Narrowing the gender pay gap – if not Bristol then where?

6th March 2020

We’re a pretty forward-thinking bunch here in Bristol. As the first English city to vote in favour of an elected mayor, the city of Banksy and Britain’s only green capital, we have a proud history of pushing against the status quo, not just accepting what’s offered and often following our own path when it comes to realising a better future.

Since the late 1980s, business has organised itself to be a powerful driving force behind a number of positive developments for our city region and its communities, playing a key role in efforts to make Bristol a fairer and more inclusive place, which is open and welcoming to all but also focused on enterprise and  increasing prosperity. One of the latest developments to have galvanised business support is the project to recognise Bristol as the UK’s first real living wage city.

In January 2020, the ‘Bristol Living Wage Action Group’ was launched to raise awareness of the economic and social benefits of the real living wage and to encourage local businesses to get accredited by the Living Wage Foundation.
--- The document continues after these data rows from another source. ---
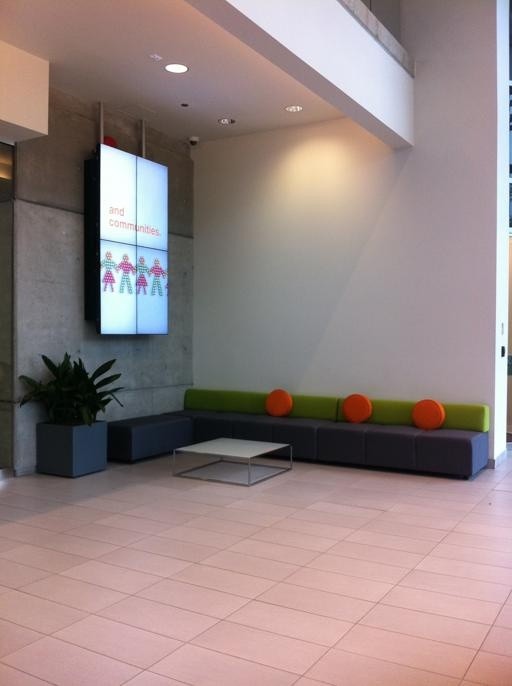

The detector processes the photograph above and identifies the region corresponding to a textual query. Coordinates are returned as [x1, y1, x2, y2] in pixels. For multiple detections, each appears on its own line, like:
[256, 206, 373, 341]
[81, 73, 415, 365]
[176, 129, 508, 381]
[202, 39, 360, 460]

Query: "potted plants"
[18, 352, 126, 478]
As it stands, 165 employers across the city region are committed to paying the real living wage of £9.30 an hour (including my own organisation Business West), and the group aims to double that number by 2023.

If, as a city region, we are able to meet this bold and ambitious target, it will lay down a marker for just what can be achieved to tackle economic exclusion and improve people’s lives at a city region level.
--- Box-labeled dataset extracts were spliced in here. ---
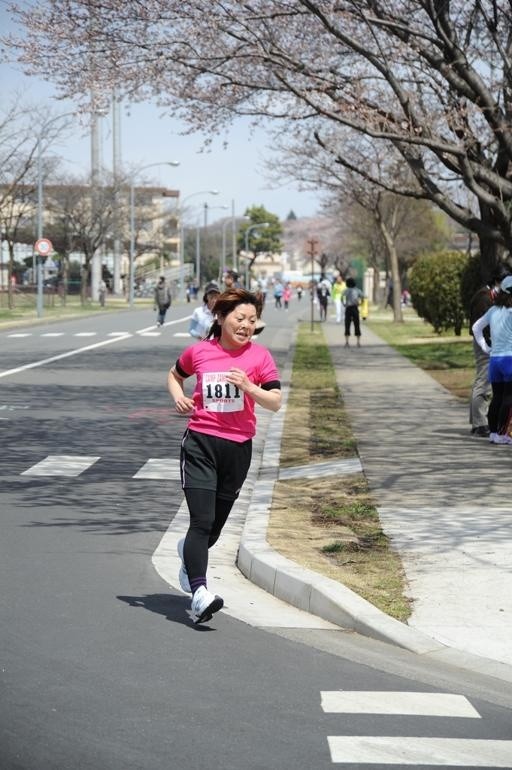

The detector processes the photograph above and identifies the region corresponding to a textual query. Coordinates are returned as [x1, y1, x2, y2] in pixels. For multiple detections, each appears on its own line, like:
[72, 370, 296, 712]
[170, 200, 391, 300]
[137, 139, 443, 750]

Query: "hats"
[500, 275, 511, 294]
[204, 284, 220, 295]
Bristol is unique among UK cities in that it has in place the key fundamentals to tackle economic exclusion on the ground: an engaged business community, strong city leadership and a clear long term agenda for change in the shape of the One City Plan.

Realising our ambition of becoming a real living wage city, then, is not the end game, it is a springboard to achieving our long-term vision of tackling a whole host of interrelated issues such as the gender pay gap for instance.

Real living wage city status will be a step in the right direction in terms of narrowing the gender pay gap, as tackling the issue of low pay and the gender pay gap are closely intertwined. However, solving the gender pay isn’t simply a question of paying women the same or more than their male counterparts.

 The gender pay gap is a much more complex issue, which stems variously from occupational segregation (i.e. more men in higher paid industries), vertical segregation (too few women in senior positions), women's overall paid working hours and barriers to labour market entry. Various factors contribute towards the gender pay gap in society and it requires a fundamental shift in terms of education, legislation and corporate governance to begin to narrow it. Yet, despite the seemingly gargantuan task of closing the gender pay gap once and for all, I am optimistic that this is an issue upon which Bristol can take a lead.

Our strong city leadership and engaged business community, gives me great hope that we can begin to tackle issues at a city-region level that we would not have even dreamt about tackling previously. Our unique position means that Bristol has to be bold and lead - like it has done so many times in the past - on the issue of the gender pay gap issue (and many others) to carve out a pathway toward a more open, inclusive and sustainable future. What’s more, we already have two incredibly inspirational entrepreneurs leading change in our city: Kalpna Woolf and Dr Zara Nanu.

Kalpna Woolf heads up BeOnBoard - a Bristol inspired programme that identifies emerging leaders from diverse backgrounds in terms of ethnicity and gender and supports their development by providing the training required to make them board-ready, whereas Dr Zara Nanu is the brains and driving force behind Gapsquare - a leading cloud based software company that has been incubated in this city and enables organisations to analyse and solve their gender pay gap.

With such committed business leaders and an engaged, responsible and progressive business community that wants to see change – if we cannot tackle economic exclusion and narrow the gender pay gap here in Bristol, then where can it be achieved?